*** Begin section ***

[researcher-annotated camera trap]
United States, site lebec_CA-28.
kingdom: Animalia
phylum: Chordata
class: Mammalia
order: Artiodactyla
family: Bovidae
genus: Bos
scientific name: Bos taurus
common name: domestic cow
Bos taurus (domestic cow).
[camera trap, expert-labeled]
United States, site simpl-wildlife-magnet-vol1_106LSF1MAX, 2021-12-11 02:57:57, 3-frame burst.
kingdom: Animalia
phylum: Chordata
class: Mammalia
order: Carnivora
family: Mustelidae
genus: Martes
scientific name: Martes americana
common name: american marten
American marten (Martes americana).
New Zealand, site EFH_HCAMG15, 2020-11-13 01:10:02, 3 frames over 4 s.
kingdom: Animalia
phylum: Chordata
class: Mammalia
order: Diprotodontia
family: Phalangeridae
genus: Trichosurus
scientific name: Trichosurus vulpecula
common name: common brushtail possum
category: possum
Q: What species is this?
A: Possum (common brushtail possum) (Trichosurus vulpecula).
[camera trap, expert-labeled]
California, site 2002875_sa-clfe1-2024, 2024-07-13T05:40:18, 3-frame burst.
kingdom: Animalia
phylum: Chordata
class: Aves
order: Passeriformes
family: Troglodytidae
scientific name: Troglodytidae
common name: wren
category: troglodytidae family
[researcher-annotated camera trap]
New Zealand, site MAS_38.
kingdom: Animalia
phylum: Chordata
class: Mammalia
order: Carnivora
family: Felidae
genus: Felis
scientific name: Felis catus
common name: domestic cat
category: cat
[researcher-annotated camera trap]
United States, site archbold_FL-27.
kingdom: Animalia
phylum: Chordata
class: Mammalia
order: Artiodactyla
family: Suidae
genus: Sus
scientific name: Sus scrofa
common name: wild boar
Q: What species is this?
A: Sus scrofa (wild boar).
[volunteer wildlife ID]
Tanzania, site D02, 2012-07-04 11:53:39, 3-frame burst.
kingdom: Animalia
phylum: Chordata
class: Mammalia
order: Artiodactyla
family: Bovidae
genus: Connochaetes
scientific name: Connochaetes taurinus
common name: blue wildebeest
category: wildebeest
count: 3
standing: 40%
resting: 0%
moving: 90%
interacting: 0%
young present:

*** End section ***

## PROBLEM DESCRIPTION
Transcribe the entries above so that nothing in them differs from the original.

## FINISHED EXERCISE
[researcher-annotated camera trap]
United States, site lebec_CA-28.
kingdom: Animalia
phylum: Chordata
class: Mammalia
order: Artiodactyla
family: Bovidae
genus: Bos
scientific name: Bos taurus
common name: domestic cow
Bos taurus (domestic cow).
[camera trap, expert-labeled]
United States, site simpl-wildlife-magnet-vol1_106LSF1MAX, 2021-12-11 02:57:57, 3-frame burst.
kingdom: Animalia
phylum: Chordata
class: Mammalia
order: Carnivora
family: Mustelidae
genus: Martes
scientific name: Martes americana
common name: american marten
American marten (Martes americana).
New Zealand, site EFH_HCAMG15, 2020-11-13 01:10:02, 3 frames over 4 s.
kingdom: Animalia
phylum: Chordata
class: Mammalia
order: Diprotodontia
family: Phalangeridae
genus: Trichosurus
scientific name: Trichosurus vulpecula
common name: common brushtail possum
category: possum
Q: What species is this?
A: Possum (common brushtail possum) (Trichosurus vulpecula).
[camera trap, expert-labeled]
California, site 2002875_sa-clfe1-2024, 2024-07-13T05:40:18, 3-frame burst.
kingdom: Animalia
phylum: Chordata
class: Aves
order: Passeriformes
family: Troglodytidae
scientific name: Troglodytidae
common name: wren
category: troglodytidae family
[researcher-annotated camera trap]
New Zealand, site MAS_38.
kingdom: Animalia
phylum: Chordata
class: Mammalia
order: Carnivora
family: Felidae
genus: Felis
scientific name: Felis catus
common name: domestic cat
category: cat
[researcher-annotated camera trap]
United States, site archbold_FL-27.
kingdom: Animalia
phylum: Chordata
class: Mammalia
order: Artiodactyla
family: Suidae
genus: Sus
scientific name: Sus scrofa
common name: wild boar
Q: What species is this?
A: Sus scrofa (wild boar).
[volunteer wildlife ID]
Tanzania, site D02, 2012-07-04 11:53:39, 3-frame burst.
kingdom: Animalia
phylum: Chordata
class: Mammalia
order: Artiodactyla
family: Bovidae
genus: Connochaetes
scientific name: Connochaetes taurinus
common name: blue wildebeest
category: wildebeest
count: 3
standing: 40%
resting: 0%
moving: 90%
interacting: 0%
young present:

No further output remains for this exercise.